Entries shown

»»

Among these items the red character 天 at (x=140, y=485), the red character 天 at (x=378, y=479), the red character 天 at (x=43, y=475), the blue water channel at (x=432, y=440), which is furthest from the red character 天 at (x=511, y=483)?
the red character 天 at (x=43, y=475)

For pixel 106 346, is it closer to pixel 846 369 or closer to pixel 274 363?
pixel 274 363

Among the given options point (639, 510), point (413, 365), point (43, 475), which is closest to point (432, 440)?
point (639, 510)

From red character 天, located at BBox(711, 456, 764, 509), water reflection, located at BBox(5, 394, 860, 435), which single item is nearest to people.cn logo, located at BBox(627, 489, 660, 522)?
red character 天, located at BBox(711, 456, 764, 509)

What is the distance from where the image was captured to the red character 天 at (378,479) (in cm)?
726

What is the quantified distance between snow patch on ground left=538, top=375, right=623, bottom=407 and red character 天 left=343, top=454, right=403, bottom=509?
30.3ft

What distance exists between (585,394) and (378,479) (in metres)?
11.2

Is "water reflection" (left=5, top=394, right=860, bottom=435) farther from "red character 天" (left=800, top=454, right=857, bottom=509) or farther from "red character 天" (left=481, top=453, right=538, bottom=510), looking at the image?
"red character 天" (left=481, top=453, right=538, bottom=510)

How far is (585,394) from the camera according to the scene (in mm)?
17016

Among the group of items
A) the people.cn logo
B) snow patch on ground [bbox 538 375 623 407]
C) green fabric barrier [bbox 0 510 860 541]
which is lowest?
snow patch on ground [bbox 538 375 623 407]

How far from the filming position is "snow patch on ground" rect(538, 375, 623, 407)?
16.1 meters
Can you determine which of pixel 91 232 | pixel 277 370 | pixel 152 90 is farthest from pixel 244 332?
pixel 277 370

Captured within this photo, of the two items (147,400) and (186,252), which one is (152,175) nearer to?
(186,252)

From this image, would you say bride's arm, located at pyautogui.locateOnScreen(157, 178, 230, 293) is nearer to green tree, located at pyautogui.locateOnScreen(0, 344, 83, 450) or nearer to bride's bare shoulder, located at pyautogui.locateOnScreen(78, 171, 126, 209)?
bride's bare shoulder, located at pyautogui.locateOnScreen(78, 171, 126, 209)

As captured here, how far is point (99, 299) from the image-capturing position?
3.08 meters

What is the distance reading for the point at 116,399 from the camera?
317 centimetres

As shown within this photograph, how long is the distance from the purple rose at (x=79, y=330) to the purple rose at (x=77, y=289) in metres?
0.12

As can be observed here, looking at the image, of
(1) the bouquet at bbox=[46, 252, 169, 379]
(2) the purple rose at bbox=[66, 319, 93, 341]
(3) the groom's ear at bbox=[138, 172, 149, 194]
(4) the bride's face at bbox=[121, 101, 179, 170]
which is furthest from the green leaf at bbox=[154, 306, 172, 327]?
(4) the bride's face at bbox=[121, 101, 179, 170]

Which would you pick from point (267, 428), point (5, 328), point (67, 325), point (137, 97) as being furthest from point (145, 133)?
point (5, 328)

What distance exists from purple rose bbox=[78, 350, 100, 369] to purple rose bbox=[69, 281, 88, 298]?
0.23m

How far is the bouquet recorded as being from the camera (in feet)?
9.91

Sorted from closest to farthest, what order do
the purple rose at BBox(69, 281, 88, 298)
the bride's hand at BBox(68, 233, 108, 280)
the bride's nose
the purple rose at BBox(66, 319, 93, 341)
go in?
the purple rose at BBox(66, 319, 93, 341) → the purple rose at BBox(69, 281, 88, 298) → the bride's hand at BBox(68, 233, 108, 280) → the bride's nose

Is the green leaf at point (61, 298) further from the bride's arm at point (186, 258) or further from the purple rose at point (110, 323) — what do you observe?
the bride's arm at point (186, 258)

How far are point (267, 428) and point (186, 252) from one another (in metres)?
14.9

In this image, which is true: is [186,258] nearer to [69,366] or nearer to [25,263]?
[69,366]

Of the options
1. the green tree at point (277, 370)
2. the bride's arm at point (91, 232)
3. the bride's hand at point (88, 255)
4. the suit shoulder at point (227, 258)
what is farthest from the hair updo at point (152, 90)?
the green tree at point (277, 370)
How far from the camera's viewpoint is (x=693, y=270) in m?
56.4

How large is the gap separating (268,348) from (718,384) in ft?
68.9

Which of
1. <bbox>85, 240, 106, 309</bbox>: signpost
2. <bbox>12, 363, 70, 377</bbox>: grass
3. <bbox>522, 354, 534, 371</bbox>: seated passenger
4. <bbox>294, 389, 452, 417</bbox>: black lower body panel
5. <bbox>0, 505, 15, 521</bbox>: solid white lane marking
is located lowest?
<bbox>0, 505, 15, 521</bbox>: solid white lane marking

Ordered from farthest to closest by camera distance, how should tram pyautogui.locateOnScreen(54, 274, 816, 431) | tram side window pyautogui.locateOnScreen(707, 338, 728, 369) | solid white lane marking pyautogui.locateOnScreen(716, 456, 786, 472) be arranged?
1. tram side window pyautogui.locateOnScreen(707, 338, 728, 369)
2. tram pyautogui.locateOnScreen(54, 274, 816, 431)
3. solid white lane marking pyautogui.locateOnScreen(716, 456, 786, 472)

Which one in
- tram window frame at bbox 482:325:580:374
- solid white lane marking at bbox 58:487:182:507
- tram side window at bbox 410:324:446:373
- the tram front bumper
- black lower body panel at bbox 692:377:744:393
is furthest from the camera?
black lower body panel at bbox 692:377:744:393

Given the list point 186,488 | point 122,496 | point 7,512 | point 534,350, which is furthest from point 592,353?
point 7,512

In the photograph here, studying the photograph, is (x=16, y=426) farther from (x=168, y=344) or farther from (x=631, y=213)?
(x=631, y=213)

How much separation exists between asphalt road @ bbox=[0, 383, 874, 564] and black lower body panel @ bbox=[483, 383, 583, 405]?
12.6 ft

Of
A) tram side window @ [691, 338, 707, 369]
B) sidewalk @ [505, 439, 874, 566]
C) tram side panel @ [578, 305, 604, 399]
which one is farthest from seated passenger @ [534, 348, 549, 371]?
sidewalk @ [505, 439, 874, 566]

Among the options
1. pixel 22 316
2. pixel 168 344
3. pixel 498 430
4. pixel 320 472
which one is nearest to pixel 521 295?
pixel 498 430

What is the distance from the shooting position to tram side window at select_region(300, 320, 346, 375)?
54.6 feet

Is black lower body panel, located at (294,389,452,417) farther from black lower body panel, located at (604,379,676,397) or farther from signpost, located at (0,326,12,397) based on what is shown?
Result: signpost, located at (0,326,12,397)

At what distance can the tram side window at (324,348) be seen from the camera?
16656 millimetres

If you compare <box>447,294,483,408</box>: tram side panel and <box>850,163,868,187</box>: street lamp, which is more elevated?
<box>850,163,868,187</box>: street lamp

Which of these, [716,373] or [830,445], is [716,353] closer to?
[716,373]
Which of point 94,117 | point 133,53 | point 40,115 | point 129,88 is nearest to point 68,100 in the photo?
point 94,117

««
»»

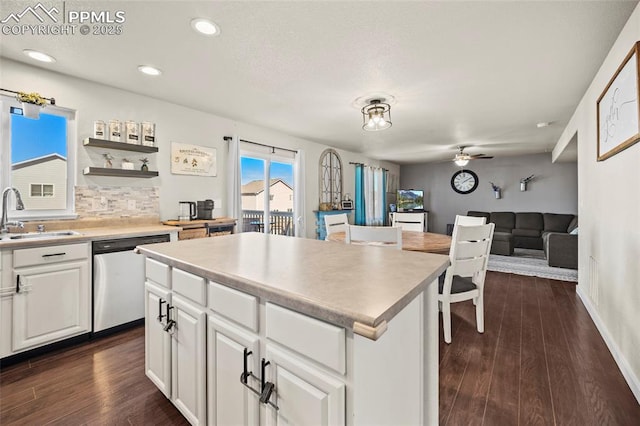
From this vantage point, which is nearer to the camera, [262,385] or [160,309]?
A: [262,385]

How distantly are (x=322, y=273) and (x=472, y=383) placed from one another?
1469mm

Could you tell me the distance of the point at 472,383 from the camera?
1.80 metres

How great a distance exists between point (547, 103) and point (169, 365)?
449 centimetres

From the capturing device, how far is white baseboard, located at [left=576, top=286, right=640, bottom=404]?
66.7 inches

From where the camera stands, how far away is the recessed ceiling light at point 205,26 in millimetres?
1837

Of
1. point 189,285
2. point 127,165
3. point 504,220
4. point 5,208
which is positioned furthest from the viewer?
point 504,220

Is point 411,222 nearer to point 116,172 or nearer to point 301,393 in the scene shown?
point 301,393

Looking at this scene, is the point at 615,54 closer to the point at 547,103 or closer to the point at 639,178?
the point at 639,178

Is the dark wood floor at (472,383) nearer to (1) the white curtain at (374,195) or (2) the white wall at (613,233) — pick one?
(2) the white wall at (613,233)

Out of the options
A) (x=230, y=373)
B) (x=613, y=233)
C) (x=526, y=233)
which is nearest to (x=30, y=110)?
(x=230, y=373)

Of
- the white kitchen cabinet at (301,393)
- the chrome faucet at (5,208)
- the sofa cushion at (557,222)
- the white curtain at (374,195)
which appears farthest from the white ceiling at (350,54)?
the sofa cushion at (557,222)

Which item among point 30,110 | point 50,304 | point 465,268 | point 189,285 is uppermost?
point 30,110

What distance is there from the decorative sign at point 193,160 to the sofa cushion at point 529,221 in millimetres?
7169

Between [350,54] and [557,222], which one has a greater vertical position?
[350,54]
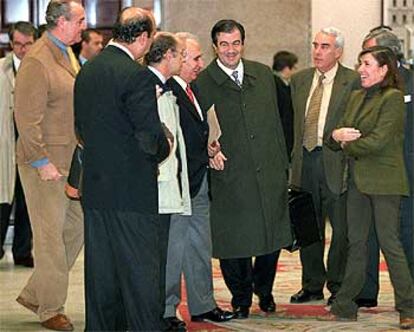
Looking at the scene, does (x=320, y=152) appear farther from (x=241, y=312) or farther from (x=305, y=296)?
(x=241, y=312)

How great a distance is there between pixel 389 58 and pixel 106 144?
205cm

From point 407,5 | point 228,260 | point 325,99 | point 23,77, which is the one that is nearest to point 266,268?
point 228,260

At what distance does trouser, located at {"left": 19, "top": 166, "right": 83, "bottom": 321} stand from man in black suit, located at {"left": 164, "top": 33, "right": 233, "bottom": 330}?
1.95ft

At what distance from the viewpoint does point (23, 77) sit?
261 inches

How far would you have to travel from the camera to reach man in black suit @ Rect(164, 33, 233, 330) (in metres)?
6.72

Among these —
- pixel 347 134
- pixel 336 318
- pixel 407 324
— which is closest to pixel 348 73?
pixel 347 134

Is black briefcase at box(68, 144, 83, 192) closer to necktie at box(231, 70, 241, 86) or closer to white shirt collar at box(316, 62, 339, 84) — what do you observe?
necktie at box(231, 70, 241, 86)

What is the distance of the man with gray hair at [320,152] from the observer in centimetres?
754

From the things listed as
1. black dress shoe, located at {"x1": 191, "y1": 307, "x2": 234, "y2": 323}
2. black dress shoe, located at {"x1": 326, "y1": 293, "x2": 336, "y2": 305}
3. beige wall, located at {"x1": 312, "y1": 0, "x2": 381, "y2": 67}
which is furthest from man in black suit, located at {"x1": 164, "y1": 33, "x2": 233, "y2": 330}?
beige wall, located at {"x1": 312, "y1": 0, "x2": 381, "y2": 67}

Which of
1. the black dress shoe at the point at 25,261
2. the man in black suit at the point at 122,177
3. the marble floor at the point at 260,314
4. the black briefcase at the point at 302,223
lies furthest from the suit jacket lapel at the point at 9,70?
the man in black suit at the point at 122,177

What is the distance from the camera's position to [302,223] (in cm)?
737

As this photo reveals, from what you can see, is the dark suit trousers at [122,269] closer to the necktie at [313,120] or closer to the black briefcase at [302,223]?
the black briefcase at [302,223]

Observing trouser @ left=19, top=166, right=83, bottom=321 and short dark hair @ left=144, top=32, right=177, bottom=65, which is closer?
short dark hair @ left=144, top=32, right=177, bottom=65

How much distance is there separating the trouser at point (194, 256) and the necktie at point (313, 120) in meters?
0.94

««
»»

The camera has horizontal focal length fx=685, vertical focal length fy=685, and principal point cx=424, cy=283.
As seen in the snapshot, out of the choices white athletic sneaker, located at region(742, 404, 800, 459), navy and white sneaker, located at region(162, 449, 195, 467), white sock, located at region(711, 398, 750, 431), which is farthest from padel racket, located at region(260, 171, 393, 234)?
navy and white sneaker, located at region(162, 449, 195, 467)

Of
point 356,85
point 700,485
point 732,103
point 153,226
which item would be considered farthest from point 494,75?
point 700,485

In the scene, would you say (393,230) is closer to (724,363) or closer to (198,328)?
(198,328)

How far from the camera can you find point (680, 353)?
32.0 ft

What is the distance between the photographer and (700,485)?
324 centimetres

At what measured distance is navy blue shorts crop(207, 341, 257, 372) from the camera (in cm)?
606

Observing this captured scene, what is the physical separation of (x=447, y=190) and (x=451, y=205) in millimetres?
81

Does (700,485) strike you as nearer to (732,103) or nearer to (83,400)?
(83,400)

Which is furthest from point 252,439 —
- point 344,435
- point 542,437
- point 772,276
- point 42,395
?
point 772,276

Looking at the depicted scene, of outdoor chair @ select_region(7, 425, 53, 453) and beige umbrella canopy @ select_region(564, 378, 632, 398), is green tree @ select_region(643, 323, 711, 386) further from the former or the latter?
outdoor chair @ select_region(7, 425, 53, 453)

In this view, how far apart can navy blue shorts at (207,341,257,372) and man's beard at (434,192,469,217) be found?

««

Task statement
Tally the lines in the records that contain the string "capturing", and reply with the number alone.

Written solution
2